> [Work request]
From the first line to the last, restate the material word for word, omitting pictures.

> [Record extracts]
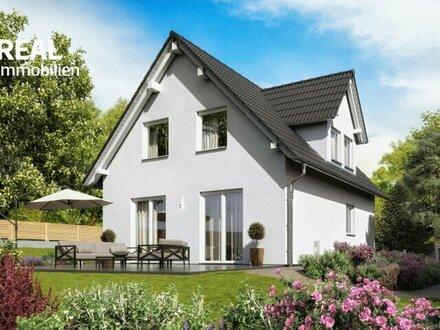 2371 Hinterbrühl bei Mödling, Baugrund inkl. Wohntraum in exklusiver Lage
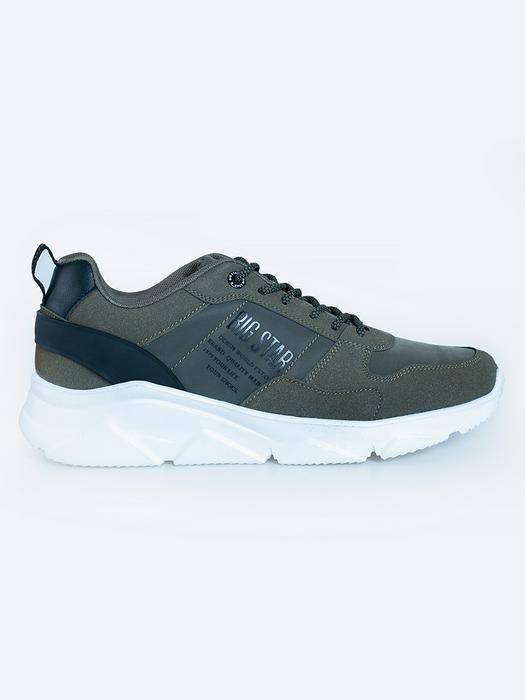 Обувь HH174501 303
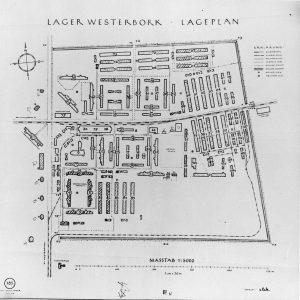 Plattegrond kamp Westerbork - bron: de.m.wikipedia.org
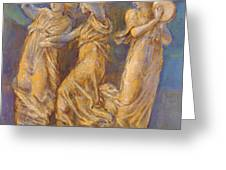Three Female Figures Dancing And Playing Greeting Card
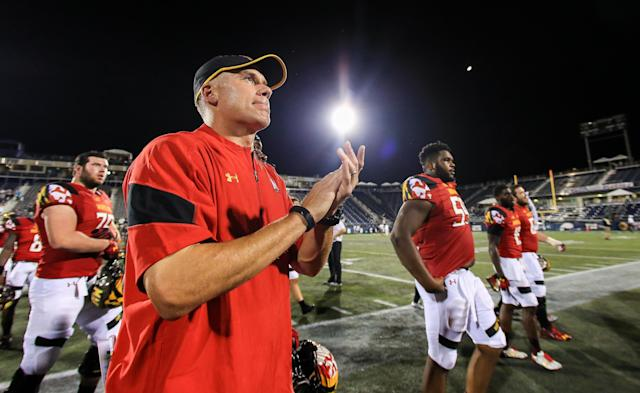 "One former player rushed to defend Maryland coach D.J. Durkin after a pair of reports detailed a ""toxic culture"" surrounding the Terrapins' football program on Friday. (Getty Images)"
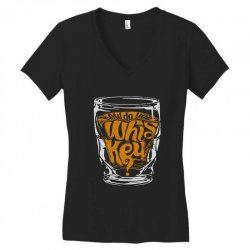 how do you whiskey Women's V-Neck T-Shirt | Artistshot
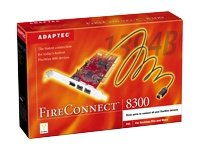 Adaptec fireconnect 8300ROHS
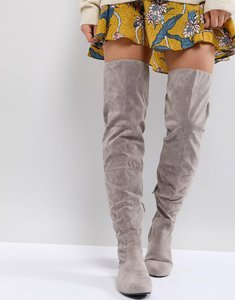 Read more about Daisy street lace back grey over the knee boots - grey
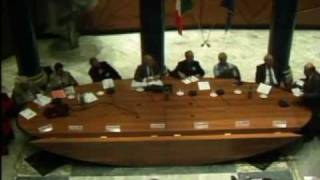 Convegno Caritas - Sen. Francesco de Notaris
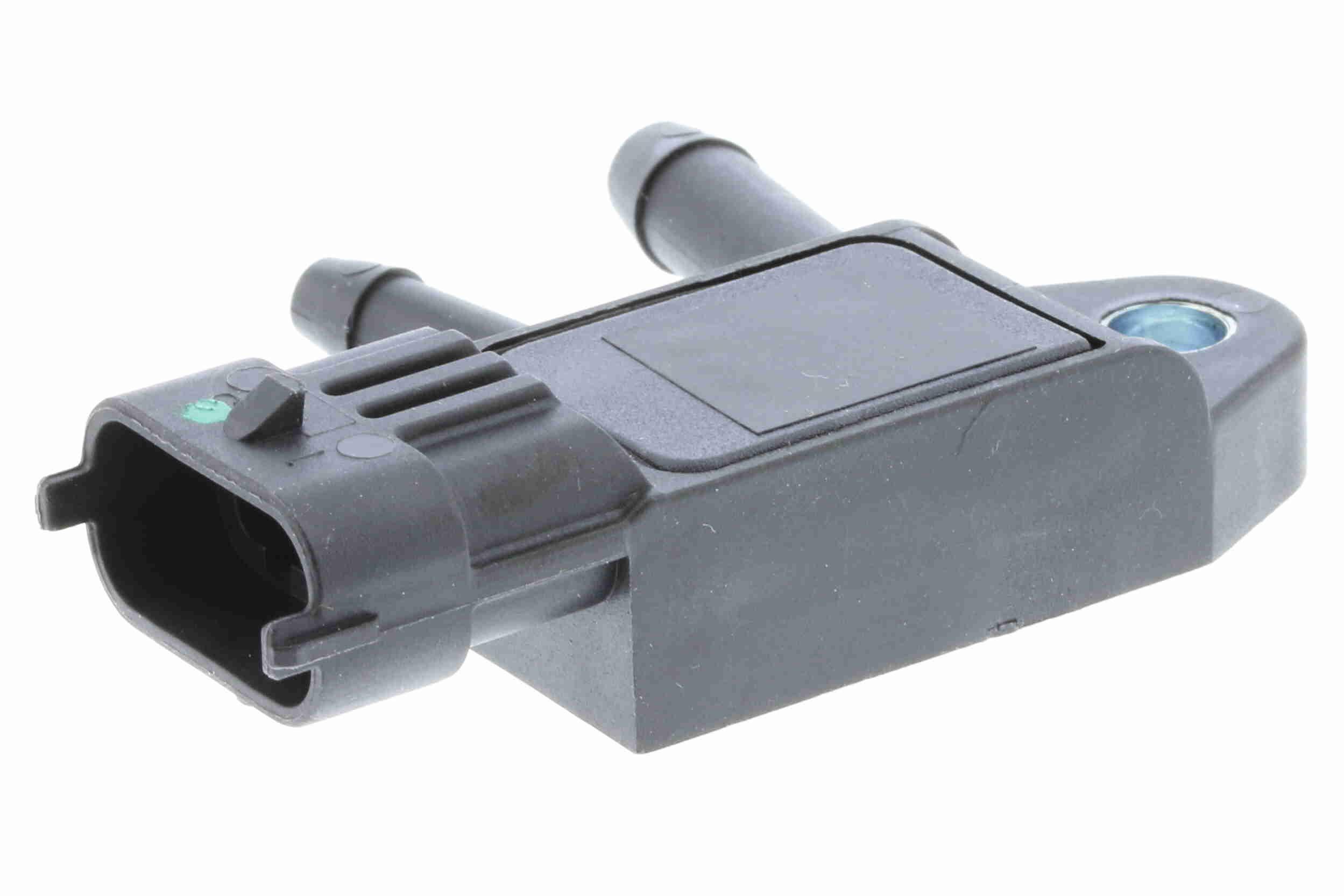 RENAULT 12 Differenzdrucksensor - Original VEMO V38-72-0126 Pol-Anzahl: 3-polig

> [Expected output]
 2371 Hinterbrühl bei Mödling, Baugrund inkl. Wohntraum in exklusiver Lage
 Обувь HH174501 303
 Plattegrond kamp Westerbork - bron: de.m.wikipedia.org
Three Female Figures Dancing And Playing Greeting Card
 "One former player rushed to defend Maryland coach D.J. Durkin after a pair of reports detailed a ""toxic culture"" surrounding the Terrapins' football program on Friday. (Getty Images)"
 how do you whiskey Women's V-Neck T-Shirt | Artistshot
 Adaptec fireconnect 8300ROHS
 Read more about Daisy street lace back grey over the knee boots - grey
 Convegno Caritas - Sen. Francesco de Notaris
 RENAULT 12 Differenzdrucksensor - Original VEMO V38-72-0126 Pol-Anzahl: 3-polig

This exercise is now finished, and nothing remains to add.